The general philosophy is that we're obviously fully electronic but we really like to bring the rock edge to our shows. And that's why we play with a live drummer and why we're bringing singers to our live shows. Heather Bright and SOFI are both performing with us at Red Rocks. So we really like to take music that is thought of as an in-the-club atmosphere and bring that to a rock arena and put on a rock type of energy. And that really shows through in our productions as well. We like to bounce around different styles but whether we're doing a dubstep track or an electro track, we like to give it that signature SAVOY sound.

You're booked for the Made in America Festival. Have you met Jay-Z?

I have not met Jay-Z, it was all done through our agency. But [laughs] we would all be stoked to say what's up to Jay-Z and maybe say hi to Beyonce if she's around.

So in the event he reads this article, we'll be sure to include that you are not opposed to meeting Jay-Z.

Yeah, exactly.

Going back to the live show, I spoke to Gray about using Ableton and tweaking stuff as you go along. Do you have any thoughts, as a group that likes to bring new elements to the show, about this controversy about "button pushing" and whether DJ'ing is an art?

I've obviously read up on all of that, and all of these guys are obviously very smart and successful for a reason. Some people want to DJ on CDJ's, some want to get more technical, and I don't know how much -- Your equipment doesn't limit you. Just because you're using CDJs or spinning records or using Ableton, there are always different levels. I just think that different people have different strengths, some people are just absolute geniuses in the studio, and they spend all this time on their productions and planning. We're making this song in the studio right now for the sole reason of translating that to the main arena. And we know if we do it like this, it's going to go off. A lot of people put so much effort and hours into the studio just so they can present it in a live context.

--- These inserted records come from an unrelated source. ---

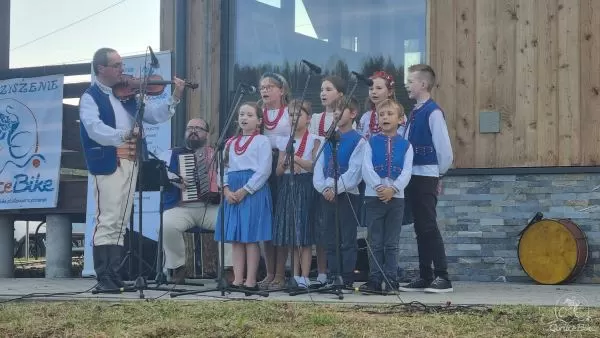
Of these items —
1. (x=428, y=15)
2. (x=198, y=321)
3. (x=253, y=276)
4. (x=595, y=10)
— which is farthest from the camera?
(x=428, y=15)

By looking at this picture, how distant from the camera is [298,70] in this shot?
397 inches

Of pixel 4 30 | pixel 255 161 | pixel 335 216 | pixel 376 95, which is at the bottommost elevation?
pixel 335 216

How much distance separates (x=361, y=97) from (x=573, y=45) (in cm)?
201

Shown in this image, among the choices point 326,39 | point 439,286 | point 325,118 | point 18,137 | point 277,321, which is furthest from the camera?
point 18,137

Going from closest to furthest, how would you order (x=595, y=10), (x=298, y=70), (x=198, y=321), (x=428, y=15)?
1. (x=198, y=321)
2. (x=595, y=10)
3. (x=428, y=15)
4. (x=298, y=70)

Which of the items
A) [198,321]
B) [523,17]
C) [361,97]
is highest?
[523,17]

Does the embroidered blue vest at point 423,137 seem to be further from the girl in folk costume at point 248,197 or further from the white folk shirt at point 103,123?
the white folk shirt at point 103,123

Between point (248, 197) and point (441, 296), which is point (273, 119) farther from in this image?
point (441, 296)

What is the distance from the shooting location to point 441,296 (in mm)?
6895

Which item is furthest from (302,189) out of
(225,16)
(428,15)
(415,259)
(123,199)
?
(225,16)

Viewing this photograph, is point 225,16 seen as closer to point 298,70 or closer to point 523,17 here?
point 298,70

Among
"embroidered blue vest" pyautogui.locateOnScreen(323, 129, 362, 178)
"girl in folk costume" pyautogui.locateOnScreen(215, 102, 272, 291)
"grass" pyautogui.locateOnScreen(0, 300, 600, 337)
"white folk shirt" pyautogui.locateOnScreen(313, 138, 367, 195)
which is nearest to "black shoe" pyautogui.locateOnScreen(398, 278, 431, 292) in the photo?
"white folk shirt" pyautogui.locateOnScreen(313, 138, 367, 195)

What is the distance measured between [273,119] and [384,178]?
1.19 meters

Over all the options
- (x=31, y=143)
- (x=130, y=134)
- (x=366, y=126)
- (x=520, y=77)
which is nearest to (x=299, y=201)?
(x=366, y=126)
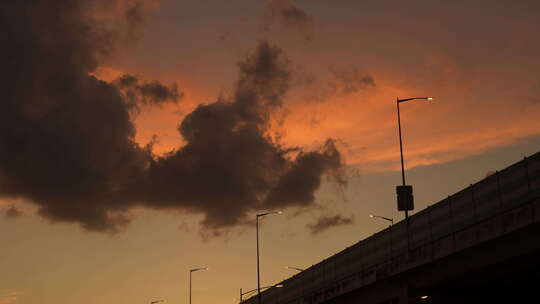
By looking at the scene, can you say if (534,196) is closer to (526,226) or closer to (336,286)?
(526,226)

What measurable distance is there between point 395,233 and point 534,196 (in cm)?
1826

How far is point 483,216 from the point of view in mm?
49781

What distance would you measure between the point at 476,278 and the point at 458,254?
5.05 m

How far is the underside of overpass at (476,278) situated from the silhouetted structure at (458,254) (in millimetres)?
54

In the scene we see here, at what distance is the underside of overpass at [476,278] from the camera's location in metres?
48.1

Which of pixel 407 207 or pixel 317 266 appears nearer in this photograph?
pixel 407 207

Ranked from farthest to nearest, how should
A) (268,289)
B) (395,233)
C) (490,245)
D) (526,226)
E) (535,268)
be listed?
(268,289) < (395,233) < (535,268) < (490,245) < (526,226)

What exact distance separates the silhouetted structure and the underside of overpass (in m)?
0.05

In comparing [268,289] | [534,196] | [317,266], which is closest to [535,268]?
[534,196]

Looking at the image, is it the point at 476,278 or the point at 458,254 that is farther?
the point at 476,278

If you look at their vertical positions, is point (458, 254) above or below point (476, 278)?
above

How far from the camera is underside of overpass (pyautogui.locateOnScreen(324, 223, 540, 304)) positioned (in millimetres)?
48125

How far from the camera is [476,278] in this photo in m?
57.0

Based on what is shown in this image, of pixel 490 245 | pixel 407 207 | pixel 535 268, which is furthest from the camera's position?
pixel 407 207
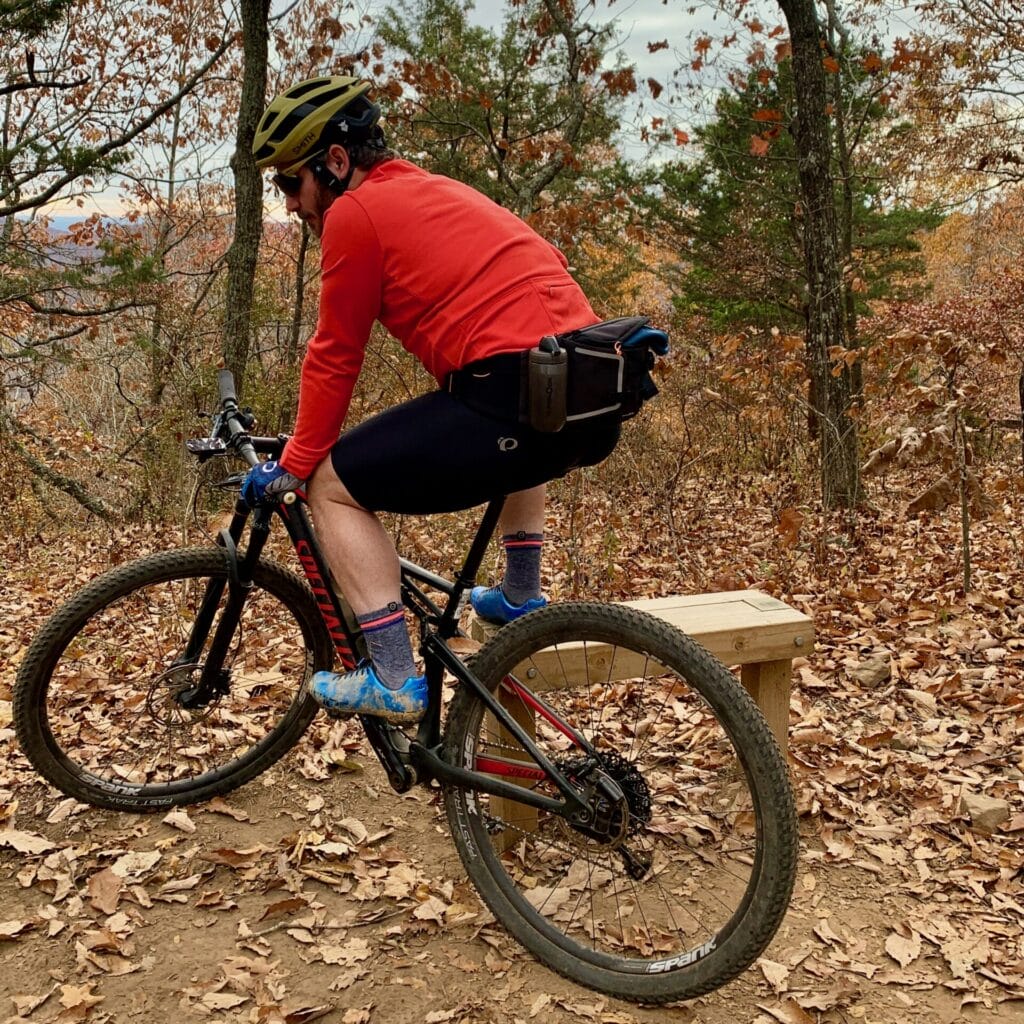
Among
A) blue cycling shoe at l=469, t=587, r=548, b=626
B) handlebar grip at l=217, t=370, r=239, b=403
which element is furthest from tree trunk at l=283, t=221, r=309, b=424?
blue cycling shoe at l=469, t=587, r=548, b=626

So for those people like David Guetta who is a brilliant studio musician who doesn't do that much stuff live? That doesn't bother me at all. Because being a part of both worlds, producing and DJ'ing, I know that he's not up there because his job is easy. He's put in so much work to get to that spot, and people like his music. And people like Deadmau5 who really want to take it to their live show and control live synths and crazy light fixtures -- that's his cup of tea. And we've always found ourselves somewhere in between those two.

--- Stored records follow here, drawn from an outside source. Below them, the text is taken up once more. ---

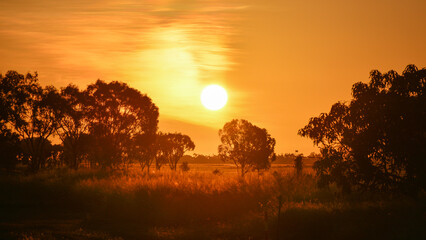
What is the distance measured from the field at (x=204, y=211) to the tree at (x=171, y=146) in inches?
2030

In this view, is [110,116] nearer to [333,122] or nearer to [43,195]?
[43,195]

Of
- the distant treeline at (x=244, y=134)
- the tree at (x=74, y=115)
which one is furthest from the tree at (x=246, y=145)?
the tree at (x=74, y=115)

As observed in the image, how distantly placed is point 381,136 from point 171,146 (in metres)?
71.3

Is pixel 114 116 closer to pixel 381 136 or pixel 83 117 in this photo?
pixel 83 117

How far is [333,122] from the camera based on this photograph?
21562mm

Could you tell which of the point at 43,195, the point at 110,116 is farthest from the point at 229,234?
the point at 110,116

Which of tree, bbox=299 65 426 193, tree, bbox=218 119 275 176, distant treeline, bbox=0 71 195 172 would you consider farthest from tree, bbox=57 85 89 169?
tree, bbox=299 65 426 193

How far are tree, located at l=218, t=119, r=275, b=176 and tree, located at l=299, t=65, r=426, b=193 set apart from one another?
4265 cm

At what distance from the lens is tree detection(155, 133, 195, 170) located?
87.7 metres

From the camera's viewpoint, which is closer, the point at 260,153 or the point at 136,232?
the point at 136,232

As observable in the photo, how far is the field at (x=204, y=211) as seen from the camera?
60.6 ft

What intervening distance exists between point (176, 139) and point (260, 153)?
3045cm

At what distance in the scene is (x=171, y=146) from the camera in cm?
8919

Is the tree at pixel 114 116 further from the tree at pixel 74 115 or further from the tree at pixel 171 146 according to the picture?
the tree at pixel 171 146
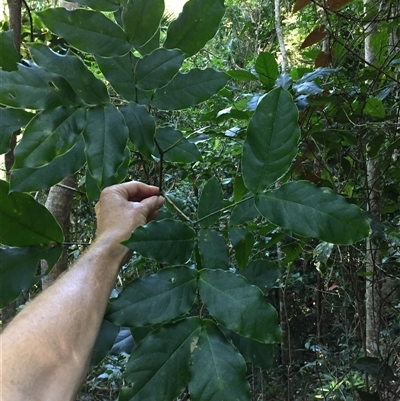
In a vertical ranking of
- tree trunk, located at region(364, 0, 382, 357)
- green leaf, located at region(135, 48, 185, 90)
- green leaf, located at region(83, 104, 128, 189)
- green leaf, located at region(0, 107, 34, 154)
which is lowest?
tree trunk, located at region(364, 0, 382, 357)

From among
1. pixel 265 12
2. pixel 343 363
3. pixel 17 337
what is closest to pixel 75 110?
pixel 17 337

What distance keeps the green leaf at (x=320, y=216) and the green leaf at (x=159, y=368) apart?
0.64ft

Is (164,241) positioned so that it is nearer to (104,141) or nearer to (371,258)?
(104,141)

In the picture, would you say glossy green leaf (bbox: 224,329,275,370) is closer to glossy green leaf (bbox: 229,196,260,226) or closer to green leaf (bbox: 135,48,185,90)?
glossy green leaf (bbox: 229,196,260,226)

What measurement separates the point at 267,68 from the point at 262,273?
0.47m

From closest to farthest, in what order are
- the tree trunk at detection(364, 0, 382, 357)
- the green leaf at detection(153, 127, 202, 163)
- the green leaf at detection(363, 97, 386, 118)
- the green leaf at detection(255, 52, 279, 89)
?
1. the green leaf at detection(153, 127, 202, 163)
2. the green leaf at detection(255, 52, 279, 89)
3. the green leaf at detection(363, 97, 386, 118)
4. the tree trunk at detection(364, 0, 382, 357)

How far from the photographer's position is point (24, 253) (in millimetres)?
588

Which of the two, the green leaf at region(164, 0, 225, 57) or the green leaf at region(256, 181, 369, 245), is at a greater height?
the green leaf at region(164, 0, 225, 57)

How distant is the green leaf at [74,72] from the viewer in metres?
0.51

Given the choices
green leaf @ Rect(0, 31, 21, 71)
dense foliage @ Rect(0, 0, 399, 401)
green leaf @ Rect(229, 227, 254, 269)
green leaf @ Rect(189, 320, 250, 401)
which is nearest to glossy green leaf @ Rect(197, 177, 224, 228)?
dense foliage @ Rect(0, 0, 399, 401)

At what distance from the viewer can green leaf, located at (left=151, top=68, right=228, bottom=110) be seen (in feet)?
2.01

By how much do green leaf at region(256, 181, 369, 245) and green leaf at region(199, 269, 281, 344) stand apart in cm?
10

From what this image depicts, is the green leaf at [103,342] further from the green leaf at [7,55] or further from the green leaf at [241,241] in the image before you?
the green leaf at [7,55]

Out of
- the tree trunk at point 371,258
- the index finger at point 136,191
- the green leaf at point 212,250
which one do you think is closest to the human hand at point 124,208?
the index finger at point 136,191
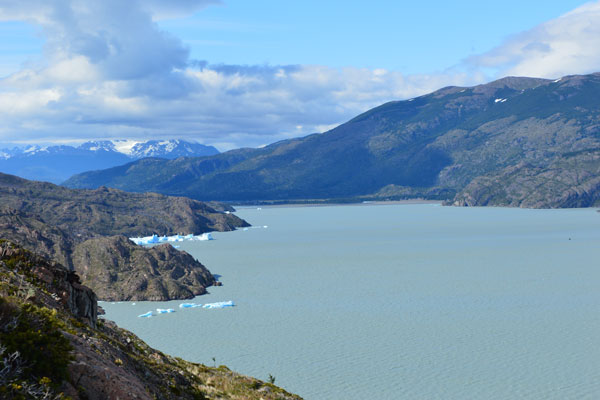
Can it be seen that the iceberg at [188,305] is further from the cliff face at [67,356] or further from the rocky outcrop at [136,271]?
the cliff face at [67,356]

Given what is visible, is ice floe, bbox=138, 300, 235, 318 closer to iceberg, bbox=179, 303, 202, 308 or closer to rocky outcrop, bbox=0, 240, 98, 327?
iceberg, bbox=179, 303, 202, 308

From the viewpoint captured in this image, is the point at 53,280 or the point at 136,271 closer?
the point at 53,280

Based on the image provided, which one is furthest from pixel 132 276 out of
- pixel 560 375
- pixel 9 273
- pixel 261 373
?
pixel 9 273

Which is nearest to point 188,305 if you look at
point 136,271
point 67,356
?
point 136,271

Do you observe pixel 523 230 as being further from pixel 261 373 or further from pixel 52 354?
pixel 52 354

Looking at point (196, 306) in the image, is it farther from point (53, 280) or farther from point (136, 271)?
point (53, 280)

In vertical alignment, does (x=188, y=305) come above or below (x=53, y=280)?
below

We love to spend time in the studio and plan our sets in a way that we know we can control the energy a certain way. Sometimes if you go a bit too far with improvisation you can do something that is not as great as if you had spent some time planning. At the same time, you want to give a new experience every night for your fans, and we also like to keep ourselves entertained, so it's great to be able to change things. And it's great to have the live drummer and singers because the human element is great.

How did the Laidback Luke remix (of "We Are the Sun") come about?

He and Heather Bright are friends and sometimes people are just really nice. Luke is absolutely the man and Sander van Doorn and Spinnin' Records gave us a bunch of big support. Heather and Luke go back awhile and Luke just pretty much said he would do it. We're forever grateful. That was a really cool thing to be a part of.